■ **TASK OBJECTIVE**: Look through the data below and extract, unchanged, the lines from the one that contains "stain: Field's or Giemsa" to the one that contains "No Plasmodium falciparum, Plasmodium", both included.
--- PROVIDED DATA Enclosed Below ---
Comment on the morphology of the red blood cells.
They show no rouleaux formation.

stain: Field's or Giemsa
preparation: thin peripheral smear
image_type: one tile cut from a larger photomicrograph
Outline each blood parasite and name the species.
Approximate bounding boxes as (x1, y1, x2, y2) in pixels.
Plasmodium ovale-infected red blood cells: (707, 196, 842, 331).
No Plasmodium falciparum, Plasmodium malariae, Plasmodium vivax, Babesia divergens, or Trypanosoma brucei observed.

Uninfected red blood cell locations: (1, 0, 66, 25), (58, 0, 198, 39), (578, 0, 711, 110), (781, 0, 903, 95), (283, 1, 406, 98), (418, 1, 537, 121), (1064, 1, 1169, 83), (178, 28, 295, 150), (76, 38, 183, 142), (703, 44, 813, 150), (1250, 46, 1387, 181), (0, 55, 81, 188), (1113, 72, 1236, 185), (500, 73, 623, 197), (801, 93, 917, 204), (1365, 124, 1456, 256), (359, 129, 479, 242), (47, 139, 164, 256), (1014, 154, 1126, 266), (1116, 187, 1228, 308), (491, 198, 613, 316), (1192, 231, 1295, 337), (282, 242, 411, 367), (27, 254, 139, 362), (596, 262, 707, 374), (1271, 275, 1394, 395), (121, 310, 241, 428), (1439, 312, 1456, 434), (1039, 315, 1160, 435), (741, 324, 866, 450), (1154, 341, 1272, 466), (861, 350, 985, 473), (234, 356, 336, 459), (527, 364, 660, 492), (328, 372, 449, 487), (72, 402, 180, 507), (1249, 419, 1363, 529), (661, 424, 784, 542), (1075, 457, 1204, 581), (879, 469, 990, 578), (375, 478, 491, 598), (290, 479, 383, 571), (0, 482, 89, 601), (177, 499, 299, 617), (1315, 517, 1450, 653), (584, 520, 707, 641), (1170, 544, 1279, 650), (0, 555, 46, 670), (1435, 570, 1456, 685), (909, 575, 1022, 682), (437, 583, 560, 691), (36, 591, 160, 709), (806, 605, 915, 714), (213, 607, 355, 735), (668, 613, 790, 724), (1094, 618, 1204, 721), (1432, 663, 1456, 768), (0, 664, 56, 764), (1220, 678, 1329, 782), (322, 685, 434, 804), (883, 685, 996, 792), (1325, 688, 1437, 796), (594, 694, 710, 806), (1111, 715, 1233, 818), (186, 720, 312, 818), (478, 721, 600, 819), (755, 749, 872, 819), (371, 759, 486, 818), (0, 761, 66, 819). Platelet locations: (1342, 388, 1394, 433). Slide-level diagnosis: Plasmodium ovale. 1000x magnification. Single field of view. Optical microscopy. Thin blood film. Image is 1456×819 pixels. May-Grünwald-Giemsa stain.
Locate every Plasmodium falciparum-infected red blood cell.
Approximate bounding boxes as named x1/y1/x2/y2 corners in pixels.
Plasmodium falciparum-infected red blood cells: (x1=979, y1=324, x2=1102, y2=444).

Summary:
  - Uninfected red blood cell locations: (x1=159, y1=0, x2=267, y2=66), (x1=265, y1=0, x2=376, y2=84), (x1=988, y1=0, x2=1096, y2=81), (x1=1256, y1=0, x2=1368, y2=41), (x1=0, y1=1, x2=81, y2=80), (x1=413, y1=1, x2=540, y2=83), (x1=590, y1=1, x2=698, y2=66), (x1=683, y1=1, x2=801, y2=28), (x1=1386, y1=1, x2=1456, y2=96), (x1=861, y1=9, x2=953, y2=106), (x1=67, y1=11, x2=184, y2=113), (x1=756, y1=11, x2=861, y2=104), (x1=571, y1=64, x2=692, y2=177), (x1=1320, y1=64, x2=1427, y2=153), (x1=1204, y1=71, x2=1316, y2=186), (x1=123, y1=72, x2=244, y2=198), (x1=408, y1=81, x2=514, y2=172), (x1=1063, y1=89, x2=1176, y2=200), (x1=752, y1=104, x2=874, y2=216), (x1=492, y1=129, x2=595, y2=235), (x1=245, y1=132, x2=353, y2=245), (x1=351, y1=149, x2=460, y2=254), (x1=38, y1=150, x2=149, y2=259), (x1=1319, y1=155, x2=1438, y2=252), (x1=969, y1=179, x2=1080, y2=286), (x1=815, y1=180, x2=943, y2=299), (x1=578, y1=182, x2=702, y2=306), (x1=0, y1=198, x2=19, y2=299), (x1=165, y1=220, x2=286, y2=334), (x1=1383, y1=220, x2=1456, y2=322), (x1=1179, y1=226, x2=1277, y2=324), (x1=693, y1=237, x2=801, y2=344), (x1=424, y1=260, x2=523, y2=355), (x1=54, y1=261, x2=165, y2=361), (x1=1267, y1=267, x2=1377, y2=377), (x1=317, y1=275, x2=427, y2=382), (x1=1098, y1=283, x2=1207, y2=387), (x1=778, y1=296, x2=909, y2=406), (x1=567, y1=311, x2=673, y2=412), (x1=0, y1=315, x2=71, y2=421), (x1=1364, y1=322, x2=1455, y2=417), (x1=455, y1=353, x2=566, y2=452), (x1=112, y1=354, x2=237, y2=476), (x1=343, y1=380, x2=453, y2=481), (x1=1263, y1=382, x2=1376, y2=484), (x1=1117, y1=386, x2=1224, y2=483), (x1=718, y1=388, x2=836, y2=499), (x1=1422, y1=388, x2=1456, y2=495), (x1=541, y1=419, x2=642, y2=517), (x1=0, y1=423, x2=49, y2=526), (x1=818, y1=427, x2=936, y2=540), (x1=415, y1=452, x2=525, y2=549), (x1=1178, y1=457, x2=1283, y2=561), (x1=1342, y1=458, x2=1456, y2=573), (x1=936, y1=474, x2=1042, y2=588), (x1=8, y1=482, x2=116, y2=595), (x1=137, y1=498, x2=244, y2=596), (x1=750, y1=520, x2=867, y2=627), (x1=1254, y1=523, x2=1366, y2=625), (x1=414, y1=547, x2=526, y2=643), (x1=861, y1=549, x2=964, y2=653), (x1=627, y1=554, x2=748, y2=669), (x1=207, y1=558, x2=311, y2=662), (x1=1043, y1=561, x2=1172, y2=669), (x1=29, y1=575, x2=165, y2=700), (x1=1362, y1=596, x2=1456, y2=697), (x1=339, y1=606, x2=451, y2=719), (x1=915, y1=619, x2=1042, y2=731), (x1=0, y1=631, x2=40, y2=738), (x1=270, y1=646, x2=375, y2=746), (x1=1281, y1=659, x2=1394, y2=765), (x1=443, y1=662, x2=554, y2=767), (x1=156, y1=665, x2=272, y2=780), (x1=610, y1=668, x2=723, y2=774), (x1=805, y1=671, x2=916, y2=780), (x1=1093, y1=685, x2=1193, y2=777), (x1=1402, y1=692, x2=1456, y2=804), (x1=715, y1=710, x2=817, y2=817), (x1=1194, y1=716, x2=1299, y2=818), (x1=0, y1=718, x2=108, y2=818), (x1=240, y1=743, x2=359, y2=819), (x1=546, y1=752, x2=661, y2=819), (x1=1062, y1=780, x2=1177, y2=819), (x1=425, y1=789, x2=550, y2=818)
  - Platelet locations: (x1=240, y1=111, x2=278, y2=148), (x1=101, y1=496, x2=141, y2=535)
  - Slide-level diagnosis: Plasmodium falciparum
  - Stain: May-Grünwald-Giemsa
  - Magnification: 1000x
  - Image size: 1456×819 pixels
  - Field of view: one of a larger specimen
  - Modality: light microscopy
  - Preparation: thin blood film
--- End of Enclosed PROVIDED DATA ---
■ **ANSWER FOR THIS EXERCISE**:
stain: Field's or Giemsa
preparation: thin peripheral smear
image_type: one tile cut from a larger photomicrograph
Outline each blood parasite and name the species.
Approximate bounding boxes as (x1, y1, x2, y2) in pixels.
Plasmodium ovale-infected red blood cells: (707, 196, 842, 331).
No Plasmodium falciparum, Plasmodium malariae, Plasmodium vivax, Babesia divergens, or Trypanosoma brucei observed.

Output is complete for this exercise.